Data Sources Guide¶
Alphaforge data access is mediated by DataContext.
For new code, the canonical public loading path is:
- build a context with
DataContext.from_adapters(...) - call
DataContext.load(...),fetch_many(...), orprefetch(...)
The older DataContext.sources and fetch_panel(...) path remains available
only for backward compatibility and raw-loader flows that have not migrated to
adapters yet.
Unified Data Layer¶
The unified data layer provides a single SourceAdapter protocol for all data
sources, whether they serve PIT macro data, market OHLCV, or bulk positioning
data. Key components:
SourceAdapter— protocol that every adapter implements (fetch,prefetch,list_entities)SourceAdapterBase— mixin with defaultfetch_many(iterates) andprefetch(no-op)CacheLayer— DuckDB-backed cache with separate PIT and market observation tablesFetchResult— unified return type withdata,source,dataset,is_pit,cached_at
Registering adapters¶
from alphaforge.data.context import DataContext
from alphaforge.data.sources.tiingo import TiingoAdapter
from alphaforge.data.sources.fred import FREDSourceAdapter
ctx = DataContext.from_adapters(
TiingoAdapter(api_key="..."),
FREDSourceAdapter(api_key="..."),
calendars={"XNYS": cal},
store=store,
default_sources={"market.ohlcv": "tiingo", "macro.fred": "fred"},
)
from_adapters(...) derives the adapter map for you and automatically sets
default sources for datasets that are served by exactly one adapter.
If a dataset is served by more than one adapter, canonical routing now requires either:
- a
default_sourcesentry for that dataset, or - an explicit
source=on the fetch/load call
Alphaforge no longer guesses by taking the first registered adapter for an ambiguous dataset.
Fetching data¶
# Happy-path single-table load
result = ctx.load(
"market.ohlcv",
columns=["close", "volume"],
entities=["SPY"],
start=start,
end=end,
)
result.data # DataFrame
result.source # "tiingo"
# Canonical batch fetch preserves input order and lets adapters optimize
results = ctx.fetch_many(
[
Query(table="market.ohlcv", entities=["SPY"], start=start, end=end),
Query(table="macro.fred", entities=["GDP"], start=start, end=end),
]
)
fetch_many(...) groups queries by the resolved adapter and delegates through
the adapter batch contract, so cache-aware sources can optimize multi-query
loads without changing the caller surface.
Compatibility boundary¶
These older patterns still work during migration, but they are not the preferred public API for new code:
ctx.sources[...]ctx.fetch_panel(...)- direct
DataSourceusage as the primary loading contract
Keep using them only where a loader family has not been migrated to
SourceAdapter yet, or where a raw PanelFrame conversion is still required
internally.
Entry-point discovery¶
Adapters are registered as alphaforge.source_adapters entry points. Third-party packages can add their own adapters by declaring an entry point in their pyproject.toml:
[project.entry-points."alphaforge.source_adapters"]

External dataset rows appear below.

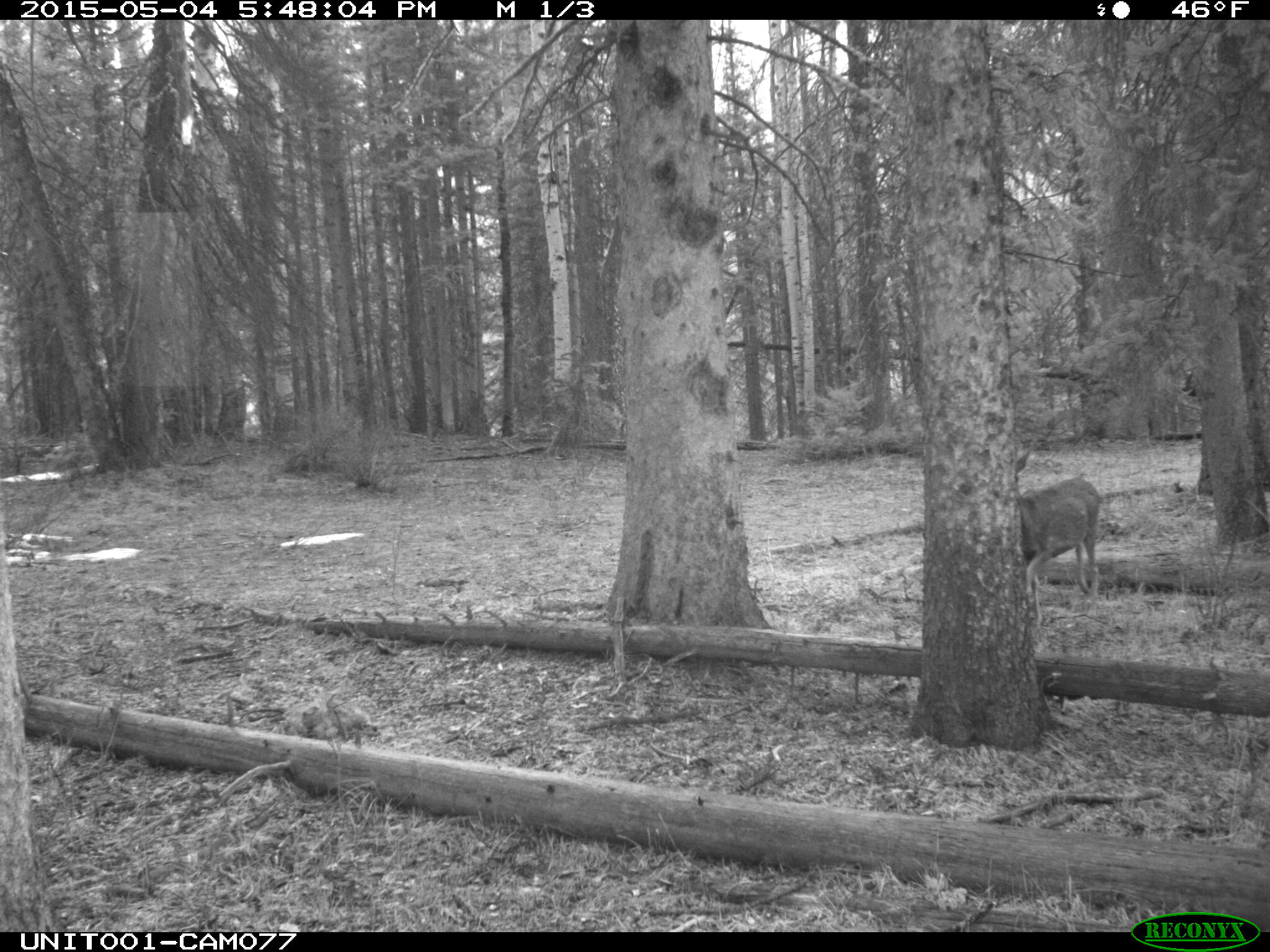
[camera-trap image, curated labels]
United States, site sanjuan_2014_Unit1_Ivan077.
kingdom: Animalia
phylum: Chordata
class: Mammalia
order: Artiodactyla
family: Cervidae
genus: Odocoileus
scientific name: Odocoileus hemionus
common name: mule deer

my_source = "my_package.adapters:MyAdapter"
Discover all installed adapters:
from alphaforge.data.sources import discover_adapters
available = discover_adapters()
# {'tiingo': <class TiingoAdapter>, 'fred': <class FREDSourceAdapter>, ...}
Source categories¶
- Local/in-memory sources for tests and prototyping
- Local configurable futures sources such as
alphaforge.futures.FirstRateFuturesLoader - Public web source pack under
alphaforge.data.public_web - FRED-style macro sources
- Unified adapters under
alphaforge.data.sources
Query contract¶
Most source fetches are driven by alphaforge.data.query.Query, including:
tablecolumnsstart/endentitiesasofgrid
Registries¶
Some public web sources are configured through YAML registries in alphaforge/data/registries.
For the public-web loader pack specifically, see the public-web source authoring guide for helper-family selection, registry wiring, and validation expectations.
Practical recommendation¶
For production pipelines, keep adapter instantiation and registry/version pins explicit in one bootstrap module so dataset builds remain reproducible over time.
Operational helpers¶
For source monitoring and recurring archive-backed ingestion, see Source Operations.
Local futures artifacts¶
The First Rate futures integration is configured through explicit paths, YAML config,
or environment variables. The loader ingests a flat raw directory of
*_5min.txt contract files, writes canonical parquet artifacts under a separate
artifact root, and exposes those artifacts through a SourceAdapter.
See First Rate futures guide for the expected folder structure, environment variables, and dataset names.